To clarify, ick is the feeling that you get when he does something so weird that you feel slightly disgusted. For example, did he make you give him money before paying so that the waitress wouldn’t know that he wasn’t paying?

Or, the moment when you realized that he couldn’t ride a bike or couldn’t swim? You probably thought that he was such a loser for it.

However, you loved that man so you didn’t say anything. Well, making a list of those little icks will help you move on.

Just remember that time when he started moving his food around because he was such a picky eater that you had to remind yourself that this was a grown man. He had a full tantrum because his broccoli was touching the mashed potatoes! Oh. My. God!

9. Ask yourself, “Is this as good as love can get”

Love is the most beautiful thing that a person can experience in their lifetime. You know that love is worth the effort and the patience, but that wasn’t as good as love could get for you.

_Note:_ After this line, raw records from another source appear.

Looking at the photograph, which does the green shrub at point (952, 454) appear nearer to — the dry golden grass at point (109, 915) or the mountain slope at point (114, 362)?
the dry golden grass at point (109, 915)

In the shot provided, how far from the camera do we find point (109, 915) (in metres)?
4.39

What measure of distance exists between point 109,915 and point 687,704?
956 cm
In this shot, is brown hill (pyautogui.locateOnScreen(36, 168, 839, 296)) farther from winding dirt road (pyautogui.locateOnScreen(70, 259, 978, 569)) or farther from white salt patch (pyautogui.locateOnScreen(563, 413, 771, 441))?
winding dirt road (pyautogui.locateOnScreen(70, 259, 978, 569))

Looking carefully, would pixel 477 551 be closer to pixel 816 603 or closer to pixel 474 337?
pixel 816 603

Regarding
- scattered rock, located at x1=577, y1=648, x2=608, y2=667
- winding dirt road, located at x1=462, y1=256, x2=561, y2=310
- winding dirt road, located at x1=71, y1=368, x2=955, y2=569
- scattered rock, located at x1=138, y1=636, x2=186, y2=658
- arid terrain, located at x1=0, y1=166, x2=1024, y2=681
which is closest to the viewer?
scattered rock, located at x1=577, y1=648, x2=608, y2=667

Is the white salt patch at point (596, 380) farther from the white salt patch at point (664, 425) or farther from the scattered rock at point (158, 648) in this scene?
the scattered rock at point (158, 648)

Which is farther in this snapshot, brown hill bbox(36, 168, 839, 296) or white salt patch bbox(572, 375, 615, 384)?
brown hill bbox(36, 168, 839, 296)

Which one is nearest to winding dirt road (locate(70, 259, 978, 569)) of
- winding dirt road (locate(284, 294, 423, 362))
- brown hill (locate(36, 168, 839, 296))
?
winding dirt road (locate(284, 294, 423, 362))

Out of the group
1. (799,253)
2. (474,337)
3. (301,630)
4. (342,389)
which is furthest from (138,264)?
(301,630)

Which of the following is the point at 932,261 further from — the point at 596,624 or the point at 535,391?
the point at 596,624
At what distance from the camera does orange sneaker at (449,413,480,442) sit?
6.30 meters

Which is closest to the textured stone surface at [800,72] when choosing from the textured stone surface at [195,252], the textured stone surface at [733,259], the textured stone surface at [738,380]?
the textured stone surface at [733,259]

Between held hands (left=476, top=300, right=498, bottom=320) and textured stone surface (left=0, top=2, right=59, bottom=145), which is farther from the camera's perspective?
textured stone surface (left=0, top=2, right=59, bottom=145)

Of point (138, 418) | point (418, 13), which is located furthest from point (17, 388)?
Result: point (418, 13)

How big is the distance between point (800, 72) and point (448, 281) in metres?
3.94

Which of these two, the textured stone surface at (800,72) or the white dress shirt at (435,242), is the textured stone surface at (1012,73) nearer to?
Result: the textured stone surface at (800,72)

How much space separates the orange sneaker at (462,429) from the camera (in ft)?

If you choose to journal and remind yourself of the things you had to go through because of this man, you’ll understand that you were in this relationship, and you never once felt actual love from him.

Love should be gentle. Love should feel like entering a house and finally realizing that you’re home.

That person should be your safe haven, not a stormy sea. If it makes you cry and doubt your partner, then there’s nothing for you to look for anymore.

Even though this sounds brutal, somewhere deep in your heart, you know that love has so much more to offer. Which is why you have to fall out of love with him!

Someone better is coming your way, for sure.